Redação do Site Inovação Tecnológica - 06/11/2020

Será que encontramos mesmo um gêmeo da Lua perto de Marte?
A teoria mais aceita para a formação da Lua fala sobre um impacto gigantesco, que teria arrancado pedaços, mas ela vem sendo contestada pelos dados mais recentes.
[Imagem: NASA/JPL]

Gêmeo da Lua?

Em 2017, uma equipe de astrônomos anunciou a descoberta do que poderiam ser restos de um planeta destruído na órbita de Marte.

Agora a mesma equipe volta às manchetes, com o que seria a "descoberta de um gêmeo da Lua".

Contudo, bem diferente das manchetes, o artigo científico que descreve o trabalho dos astrônomos é bem mais cauteloso, apresentando três hipóteses para justificar suas observações, sendo que "um pedaço da Lua" é claramente mostrado como a menos provável delas.

O corpo celeste em questão é conhecido como 1998 VF31 (101429). Trata-se de um troiano, uma classe de asteroides que segue um corpo celeste - neste caso, Marte - "travado" gravitacionalmente cerca de 60 graus à frente ou atrás de sua órbita.

Espectro lunar

Para observar a composição do VF31, a equipe usou o espectrógrafo X-shooter, montado no telescópio VLT, no Chile, coletando a espectro de refletância do asteroide, um mapa de como ele reflete as diferentes cores da luz solar. Os astrônomos então comparam os dados com os espectros de outros asteroides para ver se o VF31 tem composição similar à de outros corpos celestes rochosos das nossas vizinhanças, ou se é mais parecido com pedregulhos carbonáceos mais distantes, como os encontrados além de Júpiter.

Eles descobriram que o espectro do VF31 não combina bem com nenhum tipo específico de meteorito ou asteroide e, por isso, expandiram sua análise para incluir espectros de outros tipos de superfícies. Para sua surpresa, eles descobriram que a melhor correspondência espectral não era com outros corpos pequenos, mas com a nossa Lua.

"Muitos dos espectros que temos para asteroides não são muito diferentes da Lua, mas quando você olha de perto, há diferenças importantes, por exemplo, a forma e a profundidade das amplas absorções espectrais em comprimentos de onda de 1 e 2 micrômetros. No entanto, o espectro deste asteroide em particular parece ser quase um símbolo de partes da Lua onde há leito rochoso exposto, como o interior de crateras e montanhas," disse o professor Galin Borisov, do Instituto de Astronomia da Bulgária.

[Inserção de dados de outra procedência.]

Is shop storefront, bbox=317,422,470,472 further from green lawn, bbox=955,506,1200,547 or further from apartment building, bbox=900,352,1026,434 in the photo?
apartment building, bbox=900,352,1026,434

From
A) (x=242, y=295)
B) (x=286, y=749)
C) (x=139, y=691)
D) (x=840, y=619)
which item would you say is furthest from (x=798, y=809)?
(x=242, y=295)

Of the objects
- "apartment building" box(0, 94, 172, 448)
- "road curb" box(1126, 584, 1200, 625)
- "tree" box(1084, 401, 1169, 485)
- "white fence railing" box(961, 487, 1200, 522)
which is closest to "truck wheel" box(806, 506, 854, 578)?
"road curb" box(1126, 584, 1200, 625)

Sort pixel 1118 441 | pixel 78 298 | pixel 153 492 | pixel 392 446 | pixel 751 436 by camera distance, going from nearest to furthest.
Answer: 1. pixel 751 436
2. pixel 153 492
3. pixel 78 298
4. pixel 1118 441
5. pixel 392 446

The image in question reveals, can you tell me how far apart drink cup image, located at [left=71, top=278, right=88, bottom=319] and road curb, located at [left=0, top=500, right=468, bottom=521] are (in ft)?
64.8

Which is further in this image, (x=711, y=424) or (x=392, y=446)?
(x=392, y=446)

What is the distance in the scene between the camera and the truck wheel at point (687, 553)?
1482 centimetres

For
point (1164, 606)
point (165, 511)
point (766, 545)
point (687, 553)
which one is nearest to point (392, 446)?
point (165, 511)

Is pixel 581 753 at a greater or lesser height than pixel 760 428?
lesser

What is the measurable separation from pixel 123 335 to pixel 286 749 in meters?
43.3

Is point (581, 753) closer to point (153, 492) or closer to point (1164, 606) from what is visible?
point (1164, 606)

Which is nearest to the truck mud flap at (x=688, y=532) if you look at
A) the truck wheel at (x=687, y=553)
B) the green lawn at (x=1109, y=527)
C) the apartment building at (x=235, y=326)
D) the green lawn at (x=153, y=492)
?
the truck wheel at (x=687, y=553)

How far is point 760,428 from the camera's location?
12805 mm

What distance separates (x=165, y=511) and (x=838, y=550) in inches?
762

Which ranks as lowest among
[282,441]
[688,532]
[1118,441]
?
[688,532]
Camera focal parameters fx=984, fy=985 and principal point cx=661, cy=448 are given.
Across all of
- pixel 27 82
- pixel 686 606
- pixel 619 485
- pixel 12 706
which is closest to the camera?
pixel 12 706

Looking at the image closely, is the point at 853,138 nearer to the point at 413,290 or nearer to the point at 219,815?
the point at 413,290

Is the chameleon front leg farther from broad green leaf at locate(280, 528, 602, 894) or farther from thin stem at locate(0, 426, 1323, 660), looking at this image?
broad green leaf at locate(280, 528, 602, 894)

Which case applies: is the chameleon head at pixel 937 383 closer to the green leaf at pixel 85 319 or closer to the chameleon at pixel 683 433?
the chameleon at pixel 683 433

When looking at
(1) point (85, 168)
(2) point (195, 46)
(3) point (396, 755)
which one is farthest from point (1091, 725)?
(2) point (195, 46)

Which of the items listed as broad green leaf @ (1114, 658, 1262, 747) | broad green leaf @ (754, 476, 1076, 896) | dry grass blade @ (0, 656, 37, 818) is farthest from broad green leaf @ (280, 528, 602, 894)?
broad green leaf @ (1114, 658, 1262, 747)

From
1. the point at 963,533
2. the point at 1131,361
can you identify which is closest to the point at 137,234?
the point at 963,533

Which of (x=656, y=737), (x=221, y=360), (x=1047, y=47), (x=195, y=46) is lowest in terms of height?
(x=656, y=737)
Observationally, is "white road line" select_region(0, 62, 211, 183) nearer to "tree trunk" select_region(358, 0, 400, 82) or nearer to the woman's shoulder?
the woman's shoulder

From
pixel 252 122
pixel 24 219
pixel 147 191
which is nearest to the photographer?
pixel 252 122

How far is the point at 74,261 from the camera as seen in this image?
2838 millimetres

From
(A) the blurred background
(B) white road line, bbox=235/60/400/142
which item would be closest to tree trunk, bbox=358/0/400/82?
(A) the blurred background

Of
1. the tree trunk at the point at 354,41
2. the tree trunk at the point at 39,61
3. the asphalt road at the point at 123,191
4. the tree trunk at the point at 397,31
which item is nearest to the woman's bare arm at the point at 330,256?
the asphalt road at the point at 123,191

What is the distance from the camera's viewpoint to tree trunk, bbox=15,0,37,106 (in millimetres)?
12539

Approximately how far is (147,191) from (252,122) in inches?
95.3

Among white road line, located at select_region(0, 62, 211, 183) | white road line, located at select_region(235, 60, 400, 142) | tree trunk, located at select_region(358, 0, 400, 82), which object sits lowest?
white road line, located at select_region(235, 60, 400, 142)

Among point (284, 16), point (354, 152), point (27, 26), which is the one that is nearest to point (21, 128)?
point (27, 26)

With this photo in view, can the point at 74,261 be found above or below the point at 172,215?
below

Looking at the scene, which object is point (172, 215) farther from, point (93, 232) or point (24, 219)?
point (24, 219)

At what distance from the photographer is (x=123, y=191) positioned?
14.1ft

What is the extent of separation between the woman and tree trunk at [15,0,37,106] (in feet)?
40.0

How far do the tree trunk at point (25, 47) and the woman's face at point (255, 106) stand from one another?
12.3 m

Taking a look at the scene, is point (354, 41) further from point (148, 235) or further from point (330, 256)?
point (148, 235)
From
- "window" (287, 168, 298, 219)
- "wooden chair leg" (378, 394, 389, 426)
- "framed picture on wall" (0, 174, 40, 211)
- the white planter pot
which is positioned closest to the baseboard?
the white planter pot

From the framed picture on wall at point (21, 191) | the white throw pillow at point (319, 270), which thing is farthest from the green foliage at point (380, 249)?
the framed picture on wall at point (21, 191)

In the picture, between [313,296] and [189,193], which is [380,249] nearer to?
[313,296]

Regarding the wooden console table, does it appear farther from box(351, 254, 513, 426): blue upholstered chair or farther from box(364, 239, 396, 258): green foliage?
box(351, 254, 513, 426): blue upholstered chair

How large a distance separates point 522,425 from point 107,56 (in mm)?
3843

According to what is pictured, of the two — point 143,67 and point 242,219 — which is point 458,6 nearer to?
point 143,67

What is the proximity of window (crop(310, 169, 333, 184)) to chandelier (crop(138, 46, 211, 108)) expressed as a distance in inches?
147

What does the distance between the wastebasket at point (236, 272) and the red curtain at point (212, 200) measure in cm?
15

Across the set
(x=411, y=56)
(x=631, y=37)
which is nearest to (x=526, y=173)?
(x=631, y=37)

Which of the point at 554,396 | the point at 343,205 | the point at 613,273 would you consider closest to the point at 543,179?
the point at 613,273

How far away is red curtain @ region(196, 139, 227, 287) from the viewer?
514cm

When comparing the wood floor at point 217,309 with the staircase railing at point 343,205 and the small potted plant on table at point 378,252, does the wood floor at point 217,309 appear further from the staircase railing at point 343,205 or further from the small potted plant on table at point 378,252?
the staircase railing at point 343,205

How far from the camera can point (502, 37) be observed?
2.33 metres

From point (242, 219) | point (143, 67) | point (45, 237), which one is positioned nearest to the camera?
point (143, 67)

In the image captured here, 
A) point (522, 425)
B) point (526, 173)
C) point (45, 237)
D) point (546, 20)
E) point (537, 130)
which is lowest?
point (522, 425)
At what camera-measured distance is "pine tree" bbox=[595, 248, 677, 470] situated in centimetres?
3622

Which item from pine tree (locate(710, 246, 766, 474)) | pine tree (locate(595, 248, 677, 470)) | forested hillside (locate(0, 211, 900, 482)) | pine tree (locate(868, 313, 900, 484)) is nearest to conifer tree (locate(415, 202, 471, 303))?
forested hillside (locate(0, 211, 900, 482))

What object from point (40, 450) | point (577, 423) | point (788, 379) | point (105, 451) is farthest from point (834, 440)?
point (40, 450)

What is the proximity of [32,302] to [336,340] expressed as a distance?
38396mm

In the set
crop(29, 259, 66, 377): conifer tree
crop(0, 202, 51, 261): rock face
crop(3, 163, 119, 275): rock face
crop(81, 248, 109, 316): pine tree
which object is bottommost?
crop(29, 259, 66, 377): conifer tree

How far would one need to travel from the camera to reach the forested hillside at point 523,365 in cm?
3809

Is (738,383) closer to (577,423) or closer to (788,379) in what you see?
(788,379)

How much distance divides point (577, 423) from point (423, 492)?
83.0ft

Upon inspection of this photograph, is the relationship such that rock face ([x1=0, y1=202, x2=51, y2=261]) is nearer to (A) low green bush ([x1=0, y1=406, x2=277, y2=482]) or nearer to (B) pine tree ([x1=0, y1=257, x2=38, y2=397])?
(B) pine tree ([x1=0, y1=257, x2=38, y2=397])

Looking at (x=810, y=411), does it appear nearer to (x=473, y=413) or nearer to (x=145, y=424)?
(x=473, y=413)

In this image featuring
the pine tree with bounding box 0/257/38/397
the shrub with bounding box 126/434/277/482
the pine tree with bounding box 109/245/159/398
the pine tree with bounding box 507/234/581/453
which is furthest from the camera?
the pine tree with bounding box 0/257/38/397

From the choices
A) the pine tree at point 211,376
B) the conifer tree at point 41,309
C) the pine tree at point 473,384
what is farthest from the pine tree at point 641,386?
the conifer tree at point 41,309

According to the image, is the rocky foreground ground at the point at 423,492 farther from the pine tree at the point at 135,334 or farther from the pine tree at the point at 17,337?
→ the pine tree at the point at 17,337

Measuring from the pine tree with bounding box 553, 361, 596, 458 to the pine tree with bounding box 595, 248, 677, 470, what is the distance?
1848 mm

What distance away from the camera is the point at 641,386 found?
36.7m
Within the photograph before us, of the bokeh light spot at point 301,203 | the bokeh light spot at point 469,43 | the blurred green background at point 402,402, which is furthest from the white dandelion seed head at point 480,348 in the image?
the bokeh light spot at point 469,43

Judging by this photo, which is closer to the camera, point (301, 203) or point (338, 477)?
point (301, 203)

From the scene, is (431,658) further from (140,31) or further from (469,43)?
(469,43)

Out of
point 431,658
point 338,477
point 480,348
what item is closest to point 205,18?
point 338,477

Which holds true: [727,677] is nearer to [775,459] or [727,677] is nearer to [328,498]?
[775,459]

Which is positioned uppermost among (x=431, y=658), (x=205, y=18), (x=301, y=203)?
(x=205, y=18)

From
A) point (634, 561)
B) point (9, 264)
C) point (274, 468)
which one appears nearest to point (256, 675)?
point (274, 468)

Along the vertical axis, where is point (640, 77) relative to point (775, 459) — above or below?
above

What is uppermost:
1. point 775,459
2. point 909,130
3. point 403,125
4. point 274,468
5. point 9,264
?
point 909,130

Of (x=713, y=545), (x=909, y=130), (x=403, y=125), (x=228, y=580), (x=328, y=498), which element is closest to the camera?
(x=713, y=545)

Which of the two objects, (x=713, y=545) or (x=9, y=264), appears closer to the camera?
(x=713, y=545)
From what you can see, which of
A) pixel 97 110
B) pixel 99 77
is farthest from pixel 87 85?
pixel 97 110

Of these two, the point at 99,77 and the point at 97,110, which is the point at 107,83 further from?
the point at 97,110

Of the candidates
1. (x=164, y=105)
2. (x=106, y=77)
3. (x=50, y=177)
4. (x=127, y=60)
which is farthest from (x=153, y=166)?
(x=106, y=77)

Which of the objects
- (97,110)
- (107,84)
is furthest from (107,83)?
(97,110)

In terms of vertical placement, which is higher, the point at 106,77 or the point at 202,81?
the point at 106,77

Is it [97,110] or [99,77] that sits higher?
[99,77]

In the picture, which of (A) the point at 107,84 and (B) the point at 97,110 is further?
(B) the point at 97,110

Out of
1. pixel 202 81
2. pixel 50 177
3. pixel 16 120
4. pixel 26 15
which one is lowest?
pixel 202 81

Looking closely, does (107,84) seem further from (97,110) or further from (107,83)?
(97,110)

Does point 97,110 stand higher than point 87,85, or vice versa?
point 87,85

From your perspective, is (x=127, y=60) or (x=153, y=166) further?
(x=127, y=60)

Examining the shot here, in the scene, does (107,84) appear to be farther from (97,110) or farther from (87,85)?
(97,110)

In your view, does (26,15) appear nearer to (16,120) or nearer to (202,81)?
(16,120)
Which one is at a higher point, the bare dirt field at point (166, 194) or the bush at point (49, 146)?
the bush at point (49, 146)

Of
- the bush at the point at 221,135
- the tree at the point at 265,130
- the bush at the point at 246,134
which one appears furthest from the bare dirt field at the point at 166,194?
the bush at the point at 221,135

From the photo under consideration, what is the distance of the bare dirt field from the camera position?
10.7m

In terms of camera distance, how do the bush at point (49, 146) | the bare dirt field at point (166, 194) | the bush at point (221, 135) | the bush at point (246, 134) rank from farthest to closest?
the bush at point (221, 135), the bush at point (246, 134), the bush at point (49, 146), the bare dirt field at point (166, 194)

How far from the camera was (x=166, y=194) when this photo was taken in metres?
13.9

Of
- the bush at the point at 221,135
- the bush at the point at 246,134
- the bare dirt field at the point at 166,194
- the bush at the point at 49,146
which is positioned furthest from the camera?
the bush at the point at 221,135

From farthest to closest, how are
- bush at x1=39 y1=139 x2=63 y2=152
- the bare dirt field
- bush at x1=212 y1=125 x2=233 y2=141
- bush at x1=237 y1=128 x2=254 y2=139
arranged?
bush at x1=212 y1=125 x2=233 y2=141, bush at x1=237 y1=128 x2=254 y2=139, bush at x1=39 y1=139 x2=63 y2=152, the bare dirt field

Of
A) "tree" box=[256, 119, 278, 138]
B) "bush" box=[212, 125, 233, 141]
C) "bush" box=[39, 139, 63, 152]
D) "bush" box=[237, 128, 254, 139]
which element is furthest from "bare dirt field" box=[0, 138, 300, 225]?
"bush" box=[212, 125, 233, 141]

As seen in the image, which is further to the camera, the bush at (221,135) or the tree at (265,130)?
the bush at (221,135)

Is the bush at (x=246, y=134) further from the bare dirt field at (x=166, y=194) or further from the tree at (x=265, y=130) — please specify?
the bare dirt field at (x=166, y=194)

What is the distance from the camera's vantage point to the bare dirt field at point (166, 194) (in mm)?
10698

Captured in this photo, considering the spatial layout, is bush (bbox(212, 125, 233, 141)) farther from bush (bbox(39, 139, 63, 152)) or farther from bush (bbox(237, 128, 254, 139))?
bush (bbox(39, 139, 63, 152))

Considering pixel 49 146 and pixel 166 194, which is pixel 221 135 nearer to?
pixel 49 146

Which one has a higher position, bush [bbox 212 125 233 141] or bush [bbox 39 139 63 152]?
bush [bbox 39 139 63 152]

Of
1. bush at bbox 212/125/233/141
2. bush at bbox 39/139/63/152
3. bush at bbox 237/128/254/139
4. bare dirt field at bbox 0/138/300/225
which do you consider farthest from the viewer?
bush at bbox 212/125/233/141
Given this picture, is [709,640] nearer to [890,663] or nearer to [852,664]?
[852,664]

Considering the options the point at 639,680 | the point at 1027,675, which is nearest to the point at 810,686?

Será que encontramos mesmo um gêmeo da Lua perto de Marte?
O espectro de reflexão do asteroide VF31 é muito parecido com o de algumas partes da Lua.
[Imagem: Apostolos A. Christou et al. - 10.1016/j.icarus.2020.113994]

Três hipóteses

Mas o que isso nos diz sobre a origem do asteroide VF31?

O professor Apostolos Christou, do Observatório e Planetário Armagh, no Reino Unido, enumera três hipóteses representando a análise da equipe com base nos dados coletados até agora.

"De onde poderia ter vindo um objeto tão incomum? Uma possibilidade é que o 101429 seja apenas outro asteroide, semelhante talvez aos meteoritos condritos comuns, que adquiriu sua aparência lunar por eras de exposição à radiação solar, um processo denominado meteorização espacial," escreveu ele.

A segunda hipótese é que o asteroide se parece com a Lua porque teria vindo da Lua. "O início do Sistema Solar era muito diferente do lugar que vemos hoje. O espaço entre os planetas recém-formados estava cheio de destroços e as colisões eram comuns. Grandes asteroides - nós os chamamos de planetesimais - estavam constantemente atingindo a Lua e os outros planetas. Um fragmento de colisão assim poderia ter alcançado a órbita de Marte quando o planeta ainda estava se formando e ficou preso em suas nuvens de troianos," disse Christou.

Mas então a equipe apresenta um terceiro cenário, acentuando ser este "o mais provável": O objeto teria vindo do próprio planeta Marte que agora ele segue à distância.

"A forma do espectro do 101429 nos diz que ele é rico em piroxênio, um mineral encontrado na camada externa ou crosta de corpos do tamanho de planetas. Marte, assim como a Lua e a Terra, foi golpeado por impactos no início de sua história, um deles tendo sido responsável pela gigantesca bacia da Borealis, uma cratera tão larga quanto o próprio planeta. Um impacto colossal desses poderia facilmente ter enviado o 101429 em seu caminho para o ponto lagrangiano L5 do planeta," contou Christou.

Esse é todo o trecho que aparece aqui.